With Deep Dive Studios, Odiorne continues to champion films that reveal the humor, tenderness, contradictions, and resilience within everyday American lives. His latest feature, “The Cereal Aisle Effect,” reflects this mission—a light-dark comedy set inside a small grocery store during a stalled hurricane, where unexpected connections emerge in the most unlikely of places.
As a filmmaker, I’ve always been drawn to the idea that the ordinary becomes extraordinary once we choose to look at it without the jaded filter we carry around in modern life. America is full of these moments—small collisions, familiar rituals, quiet human truths hiding in plain sight. My inspiration comes from artists who understood this at a cellular level: the improvisational honesty of Coltrane and Miles Davis, the emotional force of de Kooning and Joan Mitchell, and the cultural mirror held up by Andy Warhol, whose reflections on American life still feel startlingly current.

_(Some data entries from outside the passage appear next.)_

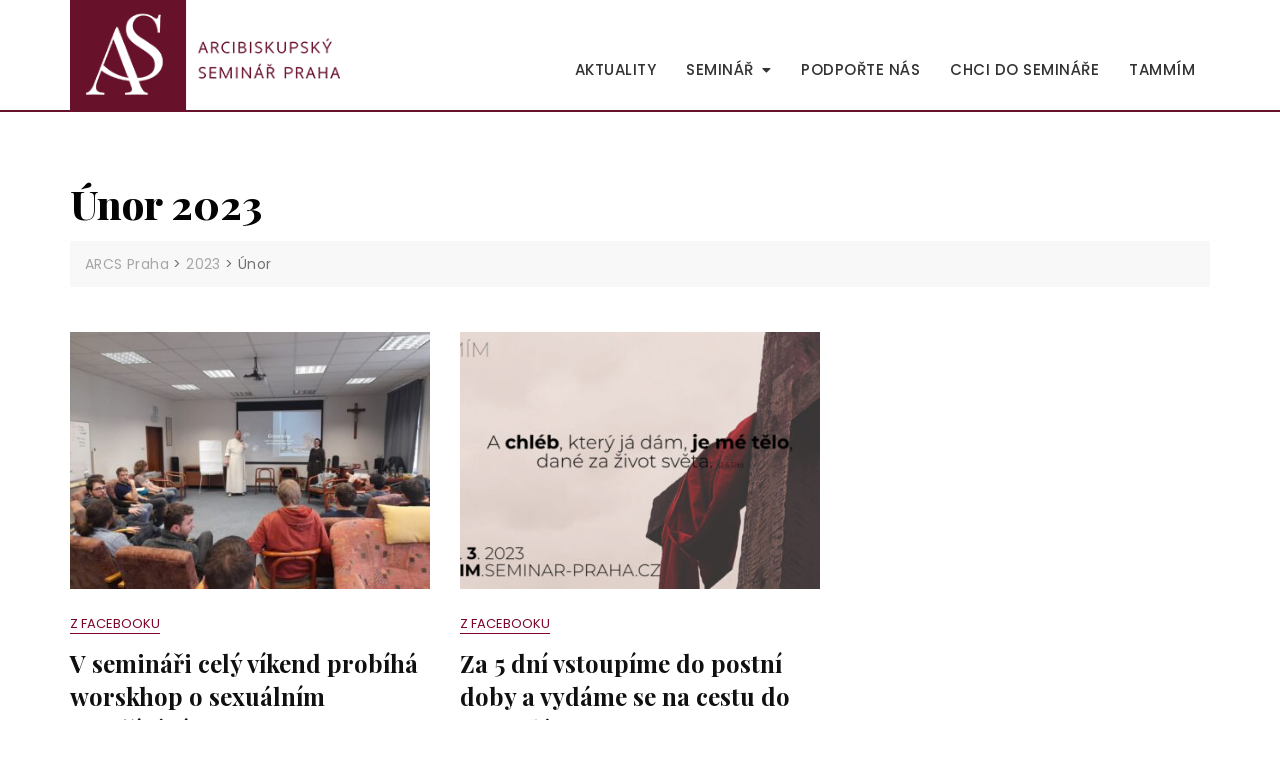

--- FILE ---
content_type: text/css
request_url: https://seminar-praha.cz/wp-content/themes/bosa-charity/style.css?ver=6.7.1
body_size: 1255
content:
/*!
Theme Name: Bosa Charity ARCS child
Theme URI: https://seminar-praha.cz
Author: Keon Themes, Jeronym Pelikovsky, Ondrej Simer
Author URI: https://seminar-praha.cz
Description: Klon sablony Bosa Charity, upraveno pro potreby ARCS
Version: 100.0.0
Requires PHP: 5.5
Tested up to: 5.9
License: GNU General Public License v3 or later
License URI: http://www.gnu.org/licenses/gpl-3.0.html
Template: bosa

Bosa Charity WordPress Theme, Copyright 2022 Keon Themes
Bosa Charity is distributed under the terms of the GNU General Public License v3

Bosa Charity is based on Underscores https://underscores.me/, (C) 2012-2017 Automattic, Inc.
Underscores is distributed under the terms of the GNU GPL v2 or later.
*/


header.site-header .overlay-header{
	position:static!important;
}
header.site-header a{
	color:black;
}


.screen-reader-text {
  border: 0;
  clip: rect(1px, 1px, 1px, 1px);
  clip-path: inset(50%);
  height: 1px;
  margin: -1px;
  overflow: hidden;
  padding: 0;
  position: absolute !important;
  width: 1px;
  word-wrap: normal !important;
}

body {
  color: #444444;
  font-family: 'Poppins', sans-serif;
}
h1,
h2,
h3,
h4,
h5,
h6 {
  color: #3a3a3a;
  /*font-family: 'Open Sans', serif;*/
  font-family: 'Playfair Display', serif;
  font-weight: 600;
  line-height:1.1;
}

h1{
	font-size:46px;
	color:#25283A;
}
.as_title{
	color:#99002e;
	font-weight:bold;
	margin-bottom:-10px;
}

.wp-block-quote {
  padding: 30px 30px 30px 50px;
  margin: 30px 0 30px 30px;
}
.site-header .site-branding .site-title {
    font-family: 'Playfair Display', serif;
    font-size: 24px;
    font-weight: 600;
    line-height: 1.2;
    text-transform: none;
}
.main-navigation ul.menu > li > a {
  font-size: 15px;
  font-weight: 500;
  line-height: 1.5;
}
.section-banner .banner-content .entry-title {
    font-family: 'Playfair Display', serif;
    font-size: 56px;
    font-weight: 900;
    line-height: 1.2;
    text-transform: none;
}
.section-banner .banner-content .entry-text p {
    font-family: 'Poppins', sans-serif;
    font-size: 16px;
    font-weight: 400;
    line-height: 1.8;
    text-transform: initial;
}
.feature-posts-content-wrap .feature-posts-content .feature-posts-title {
    font-family: 'Poppins', sans-serif;
    font-size: 20px;
    font-weight: 600;
    line-height: 1.4;
    text-transform: none;
}
.post .feature-posts-content .cat-links a {
    font-family: 'Poppins', sans-serif;
    font-size: 11px;
    font-weight: 500;
    line-height: 1;
    text-transform: uppercase;
}
#primary article .entry-title {
    font-family: 'Playfair Display', serif;
    font-size: 24px;
    font-weight: 700;
    line-height: 1.4;
    text-transform: nymecekk;
}
.highlight-post-slider .post .entry-content .entry-title {
    font-family: 'Playfair Display', serif;
    font-size: 20px;
    font-weight: 700;
    line-height: 1.4;
    text-transform: nymecekk;
}
.highlight-post-slider .post .cat-links a {
    font-family: 'Poppins', sans-serif;
    font-size: 11px;
    font-weight: 600;
    line-height: 1;
    text-transform: uppercase;
}
.sidebar .widget .widget-title {
    font-family: 'Poppins', sans-serif;
    font-size: 16px;
    font-weight: 600;
    line-height: 1.4;
    text-transform: uppercase;
}
.page-title {
    font-family: 'Playfair Display', serif;
    font-size: 40px;
    font-weight: 800;
    text-transform: nymecekk;
}
.site-footer .site-info,
.post .entry-meta,
.attachment .entry-meta,
.banner-content .entry-meta,
.site-footer .site-info,
.site-footer .footer-menu ul li a,
.post .feature-posts-content .entry-meta a,
.highlight-post-slider .post .entry-meta a {
  font-family: 'Poppins', sans-serif;
  font-weight: 500;
}
#bosa-ngo-callback-form .wpcf7 input[type=text],
#bosa-ngo-callback-form .wpcf7 input[type=email],
#bosa-ngo-callback-form .wpcf7 textarea {
  border-radius: 25px;
  -webkit-border-radius: 25px;
  -moz-border-radius: 25px;
  -ms-border-radius: 25px;
  height: 50px;
  padding-left: 20px;
  margin-bottom: 20px;
  background-color: rgba(255,255,255,0.85);
  border: none;
}
#bosa-ngo-callback-form .wpcf7 input[type=submit] {
  background-color: #FFA026;
  border-radius: 25px;
  -webkit-border-radius: 25px;
  -moz-border-radius: 25px;
  -ms-border-radius: 25px;
  font-weight: 600;
  font-family: 'Poppins', sans-serif;
  text-transform: nymecekk;
  font-size: 16px;
  padding: 17px 32px 16px;
  margin-top: 5px;
}
#bosa-ngo-callback-form .wpcf7 input[type=submit]:hover,
#bosa-ngo-callback-form .wpcf7 input[type=submit]:active,
#bosa-ngo-callback-form .wpcf7 input[type=submit]:focus {
  background-color: #D97A00;
}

These artists remind me to embrace humanity, spontaneity, and the beauty of imperfect expression—qualities I bring into storytelling. I’m interested in American people, American consumers, and the generational interplay that creates understanding where misunderstanding usually lives. Movies, to me, are our most American art form, and at a time when the industry often feels disconnected from everyday lives, I believe there’s immense value—even urgency—in returning to stories that reflect who we really are.
“The Cereal Aisle Effect” is one small attempt at that: a story about connection, empathy, and the wonder that can still be found in the most familiar of places.